Ese tal hombre se desprecia como el último de los pecadores y de los descarriados, y mientras más se sumerge en el abismo de la gracia de la luz, más se juzga indigno y pobre de todo, más que todos los pecadores. Esta convicción se ha implantado tan fuertemente en él que ha llegado a ser como natural. Y mientras más avanza en el conocimiento de Dios, más se tiene por ignorante. Es la gracia que, ejerciendo su oficio, produce esto en el alma como un efecto de la naturaleza (16, 12).
Los perfectos cristianos, que han sido juzgados dignos de llegar a los grados que constituyen la perfección y de encontrarse muy cerca del Rey, son consagrados para siempre a la cruz de Cristo. En el tiempo de los profetas, el aceite de unción eta más precioso que todo, porque servía para ungir a los reyes y a los profetas. Es así que hasta el presente los hombres espirituales, ungidos con el aceite celeste, llegan a ser cristos según la gracia, de manera que son reyes y profetas de los misterios celestes (17, 1).
Así como el ojo corporal, si es puro, ve netamente y sin cesar el sol, así el intelecto perfectamente purificado ve continuamente la gloria luminosa de Cristo, está con el Señor día y noche, de la misma manera que el cuerpo del Señor, unido a la divinidad, está siempre con el Espíritu Santo. Sin embargo, los hombres no alcanzan inmediatamente estos grados, sino que llegan allí por muchos esfuerzos, tribulaciones y combates. Hay en quien habita la gracia, obra y se reposa, y en el cual, simultáneamente, el mal habita dentro de sí mismos; y las dos ciudadanías, la de la luz celeste y la de las tinieblas, ejercen su influencia en el mismo corazón (17, 4).
Algunos se pavonean de su virtud y quieren ser estimados por los hombres, diciendo que son cristianos y participan del Espíritu Santo. Otros se esfuerzan en permanecer ocultos y evitar los encuentros con los hombres. Estos últimos sobrepasan en mucho a los anteriores. Tú lo ves: en la perfección misma, existe una disposición respecto a Dios más elevada y más generosa, que procede de la voluntad natural (17, 8).

### LISTADO PROPORCIONADO
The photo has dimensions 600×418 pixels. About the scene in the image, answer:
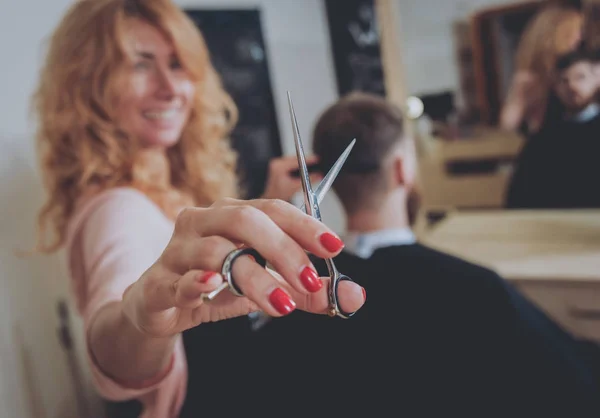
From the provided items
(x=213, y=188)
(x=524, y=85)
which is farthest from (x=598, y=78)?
(x=213, y=188)

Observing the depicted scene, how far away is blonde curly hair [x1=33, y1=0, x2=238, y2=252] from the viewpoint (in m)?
0.49

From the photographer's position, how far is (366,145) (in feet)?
2.58

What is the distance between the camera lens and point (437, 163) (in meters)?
1.44

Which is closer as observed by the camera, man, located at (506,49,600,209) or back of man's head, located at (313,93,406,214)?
back of man's head, located at (313,93,406,214)

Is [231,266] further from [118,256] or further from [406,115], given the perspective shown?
[406,115]

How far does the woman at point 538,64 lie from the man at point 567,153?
1.1 inches

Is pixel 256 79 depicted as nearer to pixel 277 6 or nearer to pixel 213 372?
pixel 277 6

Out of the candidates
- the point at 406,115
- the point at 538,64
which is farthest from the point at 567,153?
Result: the point at 406,115

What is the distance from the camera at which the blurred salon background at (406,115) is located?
51 cm

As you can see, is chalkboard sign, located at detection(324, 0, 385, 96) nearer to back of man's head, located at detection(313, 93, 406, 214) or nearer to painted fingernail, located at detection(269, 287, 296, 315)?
back of man's head, located at detection(313, 93, 406, 214)

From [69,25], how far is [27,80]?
72 millimetres

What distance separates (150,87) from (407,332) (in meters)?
0.53

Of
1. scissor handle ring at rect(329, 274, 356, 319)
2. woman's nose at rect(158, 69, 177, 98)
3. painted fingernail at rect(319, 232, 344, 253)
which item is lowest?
scissor handle ring at rect(329, 274, 356, 319)

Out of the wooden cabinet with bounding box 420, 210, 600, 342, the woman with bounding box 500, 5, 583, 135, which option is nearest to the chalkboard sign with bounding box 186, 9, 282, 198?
the wooden cabinet with bounding box 420, 210, 600, 342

### CONSIGNA A
Responda brevemente, según el texto sobre la perfección cristiana:
(i) ¿Para qué servía el aceite de unción en el tiempo de los profetas?
(ii) ¿Con qué compara el texto la manera en que el intelecto perfectamente purificado ve la gloria luminosa de Cristo?
(iii) ¿Cuáles de los dos grupos descritos en el último párrafo sobrepasan en mucho a los otros?
### CONSIGNA B
Prosiga el texto sobre la perfección cristiana a partir de su última oración.

### RESULTADO A
(i) Para ungir a los reyes y a los profetas.
(ii) Con el ojo corporal que, si es puro, ve netamente y sin cesar el sol.
(iii) Los que se esfuerzan en permanecer ocultos y evitar los encuentros con los hombres.

### RESULTADO B
Un pez no puede vivir sin agua: nadie puede caminar sin pies, ver sin ojos, hablar sin lengua, ni escuchar sin orejas, Así mismo, sin el Señor Jesús y la operación de la potencia divina, nadie puede conocer los misterios y la sabiduría de Dios, ni ser rico (en gracia) ni cristiano (17, 10).
Si un hombre de este mundo es muy rico y posee un tesoro escondido, él se procura, por medio de este tesoro lo que quiere, y agrega a este tesoro todos los objetos preciosos de este mundo que desea, seguro que puede adquirir gracias a él todo lo que desea. Igualmente todos los que buscan adquirir a Dios, luego encuentran el tesoro celeste del Espíritu, el Señor mismo que resplandece en sus corazones, realizan toda la justicia de las virtudes y obtienen todos los excelentes frutos de la práctica de los mandamientos del Señor, gracias al tesoro de Cristo que está en ellos, que les hace acumular riquezas celeste más grandes aún. Porque es gracias a su tesoro celeste que practican todas las virtudes de la justicia, confiando en la abundancia de la riqueza espiritual que está en ellos, y realizan fácilmente toda justicia y todo mandamiento del Señor gracias a la invisible riqueza de la gloria que está en ellos (18, 1).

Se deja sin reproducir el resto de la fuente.